Il Senato vota “no” all’arresto di De Gregorio. A scrutinio segreto sono 109 i voti a favore contro 169

ROMA, 7 GIUGNO ’12 – Salvato da 169 voti contrari al suo arresto. Sergio De Gregorio, senatore del Pdl, era finito ai domiciliari dopo che un mese fa la Giunta per l’immunità aveva appoggiato proprio questa richiesta, espressa dai magistrati di Napoli che stavano lavorando all’inchiesta sui fondi pubblici che sarebbero finiti nella casse dell’Avanti, il giornale diretto da Walter Lavitola, anche lui coinvolto. Insomma, per usare un termine ben noto al vocabolario politico, si può ben dire che il voto del Senato sia stato un “ribaltone” rispetto alla condanna ai domiciliari decretata dalla Giunta delle immunità. Nella votazione, a scrutinio segreto, sono stati 169 i voti contro l’arresto, 109 quelli a favore e 16 gli astenuti. Il Pdl aveva spinto perché il voto avvenisse a scrutinio segreto, contrari invece il Pd e l’Idv mentre l’Udc ha lasciato libertà di voto in aula. Dopo il verdetto è un fuoco incrociato di accuse tra i partiti politici: nonostante ciascun partito, in sostanza, nel voto ha rispettato la posizione annunciata il Partito Democratico punta il dito contro la segretezza del voto considerandola una mossa per incoraggiare i senatori del Carroccio che, però, respingono le accuse. Da un lato quindi il Pd con Luigi Zanda e Angela Finocchiaro accusano la Lega di aver annunciato di votare a favore dell’arresto, dall’altro il Carroccio che riferisce di essersi espresso per l’arresto e sottolinea come l’esito del voto non sarebbe cambiato neppure se i 18 senatori leghisti non avessero votato. “Questa è una giungla, non è una democrazia”, sono le parole del leader dell’Idv, Antonio Di Pietro.

ELEONORA DOTTORI

D: Camera e Senato si pronunciano sull’arreso di senatori e deputati. Perché i parlamentari italiani godono di questo privilegio?

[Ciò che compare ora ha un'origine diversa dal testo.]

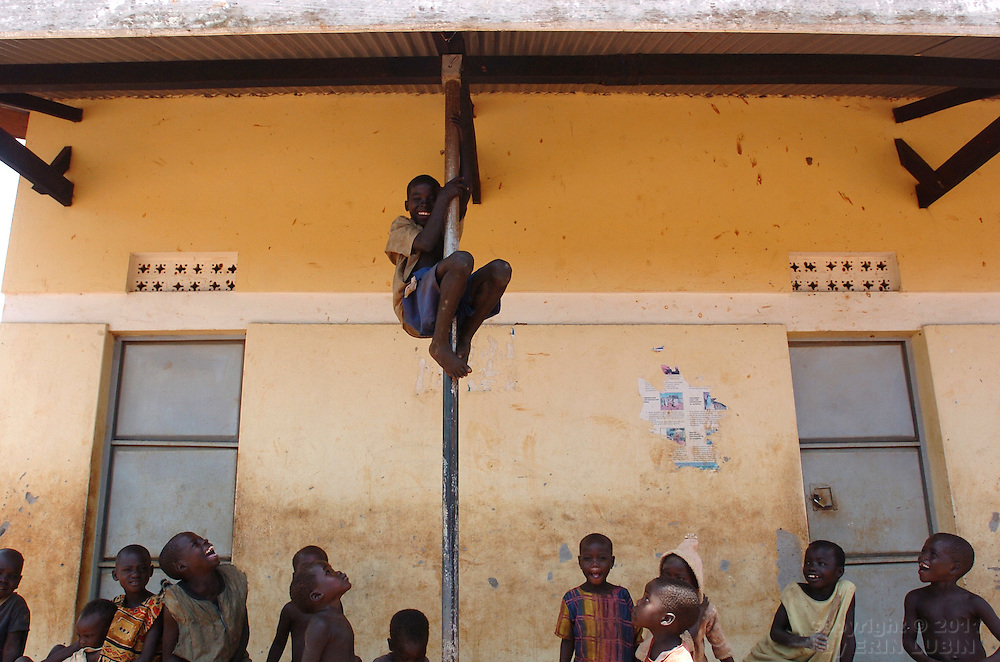 Children play on a building at Tetugu Camp in Gulu District, north Uganda October 7, 2006. Tetugu Camp, with a population of approximately 22,000, is one of 76 camps outside the town of Gulu created for internally displaced people in north Uganda. Since the war began in 1987 over 2 million people have moved from their village homes to camps close to the town of Gulu where they can be protected from the LRA, the Lord's Resistance Army, by the UPDF, the Ugandan People's Defense Force. Over the years the LRA are said to have abducted more than 30,000 children for use as soldiers in their army. The children were often tortured and girls were frequently used as sex slaves. Current peace talks between the Ugandan government and the LRA taking place in Juba, southern Sudan, have the north Ugandan community hoping for an end to the 20 year long war..Photo by Erin Lubin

R: Nelle ipotesi di esecuzione di una condanna irrevocabile oppure di arresto in flagranza di un reato per il quale è previsto l’arresto obbligatorio non operano le c.d. guarentigie che sono  una serie di garanzie previste dalla Costituzione per assicurare l’assoluta indipendenza degli organi costituzionali.
Quelle parlamentari sono una serie di “privilegi”, di tutele giuridiche,  sociali ed economiche riservate ai deputati e ai  senatori  dagli artt. 68 e 69 della nostra Costituzione.
In particolare l’art. 68 (come modificato dalle legge costituzionale n. 3 del 1993) prevede che senza autorizzazione della Camera alla quale appartiene, nessun parlamentare può essere sottoposto a perquisizione personale o domiciliare, né può essere arrestato o altrimenti privato della libertà personale e mantenuto in detenzione (tranne, come detto, nelle ipotesi di esecuzione di una condanna irrevocabile oppure di arresto in flagranza di un reato per il quale è previsto l’arresto obbligatorio). Anche per la sottoposizione dei membri del Parlamento ad intercettazioni in qualsiasi forma, di conversazioni o comunicazioni o a sequestro di corrispondenza è necessaria l’autorizzazione della Camera del Parlamento cui appartiene. Tale particolare trattamento riservato ai parlamentari è giustificato, o meglio lo era nelle intenzioni originarie dell’assemblea costituente, dalle funzioni di rilievo costituzionale dagli stessi esercitate e dalla paura che le stesse potessero essere in qualche modo limitate.
L’art. 69 stabilisce invece che i membri del Parlamento  ricevono un’indennità stabilita dalla legge.